According to Federal Reserve chair Jerome Powell on Wednesday (Nov 30), the U.S. central bank may slow the pace of interest rate increases "as soon as" December as its effort to lower prices spreads throughout the largest economy in the world.

The Fed has fought valiantly to contain inflation, which has reached levels not seen since the 1980s, as American people struggle with skyrocketing consumer expenditures, while also attempting to prevent the country from entering a recession. In a speech at the Brookings Institution think tank, Powell stated that "the time for moderating the pace of rate increases may come as soon as the December meeting" of Fed policymakers.

While warning that the bank's policy will probably need to stay strict "for some time" in order to restore price stability, he acknowledged that the full consequences of its actions have not yet been fully felt. According to him, monetary policy has "uncertain lags" in its effects on the economy and inflation.

US markets rallied after Powell's comments, with the tech-heavy Nasdaq Composite Index rising by more than three percent. Out of six rate increases this year, the central bank has recently increased the benchmark lending rate by 0.75 percentage points four times in a row in an aggressive bid to control prices.
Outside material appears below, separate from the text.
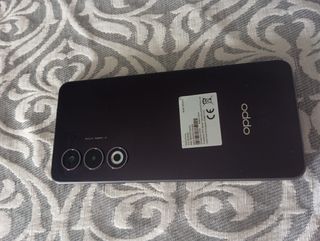 Móvil OPPO A5 Negro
The benchmark lending rate reached its highest level since January 2008 after the most recent hike in November, which raised it to 3.75-4.0%.

While there are now some early indications that prices are decreasing, annual consumer inflation remained at 7.7% in October, highlighting the high living expense.

According to Powell, the inflation rate is still "far too high" and has to be raised to a "sufficiently restrictive" level. He claimed that despite tighter policies and slower GDP during the previous year, there has been no "clear progress" in reducing inflation.

By raising the cost of borrowing, policymakers hope to rein in expenditure and better balance the supply and demand, which have been adversely affected by global logistical issues and Russia's conflict in Ukraine.

Although there are concerns about a downturn, Powell stated that he still continues to "believe that there's a path to a soft or softish landing," indicating a scenario in which unemployment increases but the nation avoids a severe recession.

There has been an increasing chorus of voices in recent days, including some Fed officials, calling for smaller measures in the upcoming months. In a different speech on Wednesday, Fed Governor Lisa Cook stated that as the Fed works to get inflation back to its longer-term target of 2%, "it would be prudent to move in smaller steps" going forward.